Using the Laurent-expansion of $f(z)$ around $0$
$$f(z) = \sum_{n=0}^{+\infty} a_n z^n + \sum_{n=1}^{+\infty} b_n z^{-n} \tag{1}$$
Theorem
The coefficients of the Laurent series are given by the formulae:
$$a_m = \frac{1}{2\pi i} \int_\Gamma \frac{f(z)}{z^{m+1}} \text{d}z \qquad b_m = \frac{1}{2\pi i} \int_\Gamma z^{m-1} f(z) \text{d}z$$
where $\Gamma$ is any circle $|z-z_0| = \rho,\; 0< r < \rho < R$.
I understand why $f(z)$ is uniformly convergent (because both series are uniformly convergent) over $\Gamma$. But I'm experiencing some problems in the proof of these coefficients.
Proof
Since the series (1) is uniformly convergent on $\Gamma$ the same will be true of the series obtained by muliplying (1) with:
$$\text{either}\qquad z^{m-1}\qquad \text{and}\qquad \frac{1}{z^{m+1}}$$
Then the proof continues by swapping sum and integral (for which the uniform convergence is required) ...
Why?
Could someone provide an argument why that same will be true is valid?

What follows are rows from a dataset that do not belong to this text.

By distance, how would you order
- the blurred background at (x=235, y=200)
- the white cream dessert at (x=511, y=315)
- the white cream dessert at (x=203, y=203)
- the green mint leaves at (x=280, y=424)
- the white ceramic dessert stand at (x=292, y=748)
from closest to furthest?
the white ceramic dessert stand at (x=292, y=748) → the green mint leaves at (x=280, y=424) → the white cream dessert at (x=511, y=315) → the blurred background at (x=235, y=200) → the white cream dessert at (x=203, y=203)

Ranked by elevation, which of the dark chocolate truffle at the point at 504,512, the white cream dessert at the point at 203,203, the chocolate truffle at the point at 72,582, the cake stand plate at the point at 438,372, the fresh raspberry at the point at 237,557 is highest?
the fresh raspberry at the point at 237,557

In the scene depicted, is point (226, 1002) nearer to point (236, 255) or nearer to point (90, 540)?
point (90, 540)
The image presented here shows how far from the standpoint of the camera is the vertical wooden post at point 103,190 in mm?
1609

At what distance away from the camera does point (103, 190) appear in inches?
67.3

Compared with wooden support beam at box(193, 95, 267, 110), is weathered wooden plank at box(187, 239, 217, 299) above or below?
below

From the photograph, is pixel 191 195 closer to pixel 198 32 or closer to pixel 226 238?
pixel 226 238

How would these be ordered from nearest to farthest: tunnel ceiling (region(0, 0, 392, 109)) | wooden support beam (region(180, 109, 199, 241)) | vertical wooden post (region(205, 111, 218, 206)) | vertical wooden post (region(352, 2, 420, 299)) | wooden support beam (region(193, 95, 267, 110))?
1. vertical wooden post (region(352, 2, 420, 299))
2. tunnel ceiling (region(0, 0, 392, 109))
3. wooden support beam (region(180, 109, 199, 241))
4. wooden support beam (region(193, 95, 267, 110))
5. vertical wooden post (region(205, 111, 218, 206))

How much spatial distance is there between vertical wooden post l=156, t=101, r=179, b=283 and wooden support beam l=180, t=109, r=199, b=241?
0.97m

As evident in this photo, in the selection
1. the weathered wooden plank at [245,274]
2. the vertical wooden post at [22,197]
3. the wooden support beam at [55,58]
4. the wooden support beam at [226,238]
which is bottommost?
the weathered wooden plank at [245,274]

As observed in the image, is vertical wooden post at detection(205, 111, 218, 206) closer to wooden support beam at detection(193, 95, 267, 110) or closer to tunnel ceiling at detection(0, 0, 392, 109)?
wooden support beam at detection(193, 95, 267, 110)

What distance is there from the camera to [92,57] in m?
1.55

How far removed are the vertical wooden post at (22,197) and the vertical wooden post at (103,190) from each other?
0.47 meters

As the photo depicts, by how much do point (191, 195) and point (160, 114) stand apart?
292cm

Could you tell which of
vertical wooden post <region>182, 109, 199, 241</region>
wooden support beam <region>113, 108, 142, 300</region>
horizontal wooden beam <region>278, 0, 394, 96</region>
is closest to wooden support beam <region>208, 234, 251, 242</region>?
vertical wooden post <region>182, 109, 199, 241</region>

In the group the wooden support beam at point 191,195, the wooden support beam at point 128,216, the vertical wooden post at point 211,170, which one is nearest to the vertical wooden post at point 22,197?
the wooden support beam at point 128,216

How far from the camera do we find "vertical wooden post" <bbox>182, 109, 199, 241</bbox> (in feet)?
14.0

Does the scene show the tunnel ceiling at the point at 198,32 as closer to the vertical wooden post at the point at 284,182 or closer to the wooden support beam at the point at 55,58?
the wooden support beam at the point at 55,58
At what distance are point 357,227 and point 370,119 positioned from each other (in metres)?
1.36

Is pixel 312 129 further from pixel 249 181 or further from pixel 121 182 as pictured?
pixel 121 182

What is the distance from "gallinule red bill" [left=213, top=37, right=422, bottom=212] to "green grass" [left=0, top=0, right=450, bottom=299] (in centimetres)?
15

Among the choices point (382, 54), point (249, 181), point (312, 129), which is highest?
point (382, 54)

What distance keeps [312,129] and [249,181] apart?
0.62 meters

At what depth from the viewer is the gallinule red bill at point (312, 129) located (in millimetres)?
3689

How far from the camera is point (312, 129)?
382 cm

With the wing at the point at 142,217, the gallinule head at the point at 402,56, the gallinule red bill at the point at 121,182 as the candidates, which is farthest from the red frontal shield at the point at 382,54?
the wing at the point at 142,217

The magnitude of $z^{m-1}$ and $1/z^{m+1}$ will be constants on a circle centered around 0.
Suppose $f_n(z)$ converges uniformly on $\Gamma$ to $f(z)$ and that $g(z)$ is some function such that $|g(z)| = \rho$ on $\Gamma$.
$|g(z)f_n(z) - g(z)f(z)| = |g(z)||f_n(z) - f(z)| = \rho |f_n(z) - f(z)|$
So if the RHS is bounded by $\epsilon$ then the LHS is bounded by $\epsilon / \rho$ which shows $g f_n$ is uniformly convergent to $g f$.
Your situation is that $g(z) = z^{\pm m \pm 1}$ which is indeed a constant on $\Gamma$ which is a circle around $0$.